Soon after, it became apparent to me that many others in lockdown were also feeling the same or had relatives/ friends whom they could not see but missed dearly. It is common courtesy to bring gifts or food offerings round to someone’s home in Chinese culture, however, due to social distancing and complete lockdown meant that people were not able to do this; thus my postal bun service was created to send care (and cravings) in a box.
With over 11 years experience having worked in hotels, a Michelin-starred kitchen and independent bakeries, the culmination of knowledge and skills learnt over the years combined with constant development and discoveries, bring refreshing yet classic baked goods to you!
Thank you for reading and I hope you will enjoy my baked goods! 🙂



Royal Academy of Culinary Arts: Annual Awards of Excellence:
Young Pastry Chef of the Year 2016 Winner 🏆
The Annual Awards of Excellence (AAE), established in 1983, are the most prestigious awards available to young people in the hospitality industry.
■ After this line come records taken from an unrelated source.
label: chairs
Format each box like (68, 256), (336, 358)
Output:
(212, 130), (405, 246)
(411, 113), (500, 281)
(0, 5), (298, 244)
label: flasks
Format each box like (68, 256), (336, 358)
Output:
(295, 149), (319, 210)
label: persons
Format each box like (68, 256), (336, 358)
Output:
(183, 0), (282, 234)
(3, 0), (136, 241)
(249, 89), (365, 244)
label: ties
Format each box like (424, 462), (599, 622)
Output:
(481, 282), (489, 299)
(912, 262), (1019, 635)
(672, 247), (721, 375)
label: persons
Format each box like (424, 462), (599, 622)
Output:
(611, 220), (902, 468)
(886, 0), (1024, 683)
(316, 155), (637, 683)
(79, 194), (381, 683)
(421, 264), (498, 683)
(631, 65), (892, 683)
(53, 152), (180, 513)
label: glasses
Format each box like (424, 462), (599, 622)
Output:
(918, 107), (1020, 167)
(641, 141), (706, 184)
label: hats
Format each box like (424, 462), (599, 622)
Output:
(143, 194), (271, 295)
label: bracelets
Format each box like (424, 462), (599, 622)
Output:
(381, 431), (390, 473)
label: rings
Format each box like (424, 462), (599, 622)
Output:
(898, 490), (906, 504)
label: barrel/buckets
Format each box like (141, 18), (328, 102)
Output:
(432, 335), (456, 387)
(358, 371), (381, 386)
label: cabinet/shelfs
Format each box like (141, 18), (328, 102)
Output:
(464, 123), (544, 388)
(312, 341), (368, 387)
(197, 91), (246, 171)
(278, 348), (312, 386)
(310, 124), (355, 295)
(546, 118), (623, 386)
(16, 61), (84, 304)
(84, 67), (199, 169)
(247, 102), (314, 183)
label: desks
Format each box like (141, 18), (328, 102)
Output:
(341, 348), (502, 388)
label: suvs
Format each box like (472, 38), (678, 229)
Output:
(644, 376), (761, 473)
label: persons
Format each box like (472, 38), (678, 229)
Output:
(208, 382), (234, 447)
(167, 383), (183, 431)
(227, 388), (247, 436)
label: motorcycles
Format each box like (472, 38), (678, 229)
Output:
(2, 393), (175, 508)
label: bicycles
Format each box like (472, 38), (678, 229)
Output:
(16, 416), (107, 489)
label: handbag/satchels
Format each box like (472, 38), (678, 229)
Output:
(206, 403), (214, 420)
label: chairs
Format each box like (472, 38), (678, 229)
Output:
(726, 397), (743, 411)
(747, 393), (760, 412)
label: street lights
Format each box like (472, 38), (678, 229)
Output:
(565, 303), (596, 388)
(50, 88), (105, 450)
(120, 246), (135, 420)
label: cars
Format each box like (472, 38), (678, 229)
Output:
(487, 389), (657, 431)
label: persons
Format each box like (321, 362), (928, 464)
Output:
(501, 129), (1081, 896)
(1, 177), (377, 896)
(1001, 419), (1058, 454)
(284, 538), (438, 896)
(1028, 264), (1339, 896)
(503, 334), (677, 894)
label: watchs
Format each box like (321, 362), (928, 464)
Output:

Achieving this award with the highest mark was an absolute surreal experience. Taking part in this competition whilst working in Yauatcha (formerly 1* Michelin-star) and attending the Westminster Kingsway Pastry Scholarship course on my day off enabled me to really challenge and push my boundaries through time management, physical and mental endurance and expressing my creativity.
During the Finals, competitors had 5.5 hours to complete an innovative croquembouche showpiece no higher than 60cm containing caramel covered choux each filled with a creme patissiere (pastry cream) of their choice, a nougatine stand (candied roasted nuts), 4 fruit flavoured soufflés with decorated plating and sauce served at a designated time and two 8” decorative Linzer tortes. Judges marked the entries according to presentation, taste, artistic abilities and wastage awareness.